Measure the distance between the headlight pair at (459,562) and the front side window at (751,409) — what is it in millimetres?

==

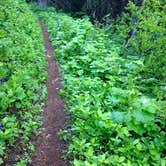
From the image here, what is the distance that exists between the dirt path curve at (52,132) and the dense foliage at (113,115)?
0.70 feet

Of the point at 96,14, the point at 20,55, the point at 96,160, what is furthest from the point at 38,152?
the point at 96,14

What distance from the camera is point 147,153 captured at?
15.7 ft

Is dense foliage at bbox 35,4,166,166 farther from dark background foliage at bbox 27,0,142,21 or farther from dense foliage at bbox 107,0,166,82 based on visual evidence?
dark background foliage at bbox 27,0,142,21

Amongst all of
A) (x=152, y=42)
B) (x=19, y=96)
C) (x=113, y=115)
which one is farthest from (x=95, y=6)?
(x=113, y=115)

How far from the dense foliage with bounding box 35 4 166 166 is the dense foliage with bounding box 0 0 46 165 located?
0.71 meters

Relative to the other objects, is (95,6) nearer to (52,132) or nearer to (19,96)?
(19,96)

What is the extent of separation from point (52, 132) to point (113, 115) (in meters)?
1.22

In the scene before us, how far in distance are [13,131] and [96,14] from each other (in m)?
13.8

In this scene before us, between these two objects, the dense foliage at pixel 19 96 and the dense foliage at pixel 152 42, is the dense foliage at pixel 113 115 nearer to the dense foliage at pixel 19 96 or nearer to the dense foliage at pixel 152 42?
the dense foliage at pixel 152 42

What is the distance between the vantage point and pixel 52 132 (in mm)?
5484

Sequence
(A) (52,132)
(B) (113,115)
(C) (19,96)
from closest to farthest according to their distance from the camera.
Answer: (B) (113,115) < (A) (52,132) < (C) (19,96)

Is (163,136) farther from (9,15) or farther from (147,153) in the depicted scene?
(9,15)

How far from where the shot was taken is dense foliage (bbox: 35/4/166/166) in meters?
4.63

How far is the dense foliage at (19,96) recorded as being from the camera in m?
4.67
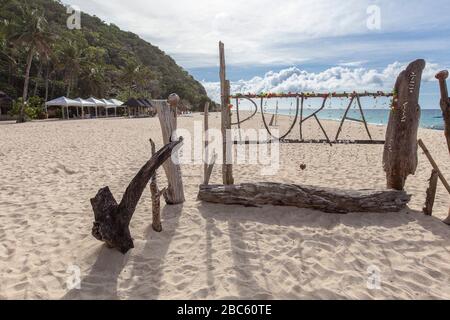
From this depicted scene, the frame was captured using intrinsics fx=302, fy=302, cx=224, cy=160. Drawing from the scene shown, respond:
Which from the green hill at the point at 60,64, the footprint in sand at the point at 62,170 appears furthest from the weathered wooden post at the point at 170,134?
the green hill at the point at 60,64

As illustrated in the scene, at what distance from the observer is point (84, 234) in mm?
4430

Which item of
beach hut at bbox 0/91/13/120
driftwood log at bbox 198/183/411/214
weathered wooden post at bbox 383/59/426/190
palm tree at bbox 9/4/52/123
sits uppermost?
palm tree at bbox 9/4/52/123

TASK INSTRUCTIONS:
Write out again, unchanged, the lines starting at the one that contains "Is dense foliage at" and ending at the one that contains "Answer: (B) (113,115)".

WRITTEN SOLUTION:
Is dense foliage at bbox 35,4,166,166 farther from dark background foliage at bbox 27,0,142,21 or farther from dense foliage at bbox 107,0,166,82 based on visual evidence?
dark background foliage at bbox 27,0,142,21

Amongst all of
A) (x=152, y=42)
B) (x=19, y=96)
C) (x=113, y=115)
which one is farthest from (x=95, y=6)?
(x=113, y=115)

How far from the dense foliage with bounding box 35 4 166 166 is the dense foliage with bounding box 0 0 46 165 located?
0.71 meters

Relative to the other objects, is (95,6) nearer to (52,132) or nearer to (19,96)?
(19,96)

What is the extent of separation from point (52, 132) to point (113, 115) (in meters)?
1.22

In the scene before us, how far in distance are [13,131] and [96,14] from each other (in m)?
13.8

In this scene before us, between these two objects, the dense foliage at pixel 19 96 and the dense foliage at pixel 152 42, is the dense foliage at pixel 113 115 nearer to the dense foliage at pixel 19 96 or nearer to the dense foliage at pixel 152 42?
the dense foliage at pixel 152 42

What is the distance between the vantage point and pixel 52 132 (in mm)?
5484

Sequence
(A) (52,132)
(B) (113,115)
(C) (19,96)
from closest to farthest according to their distance from the camera.
Answer: (B) (113,115) < (A) (52,132) < (C) (19,96)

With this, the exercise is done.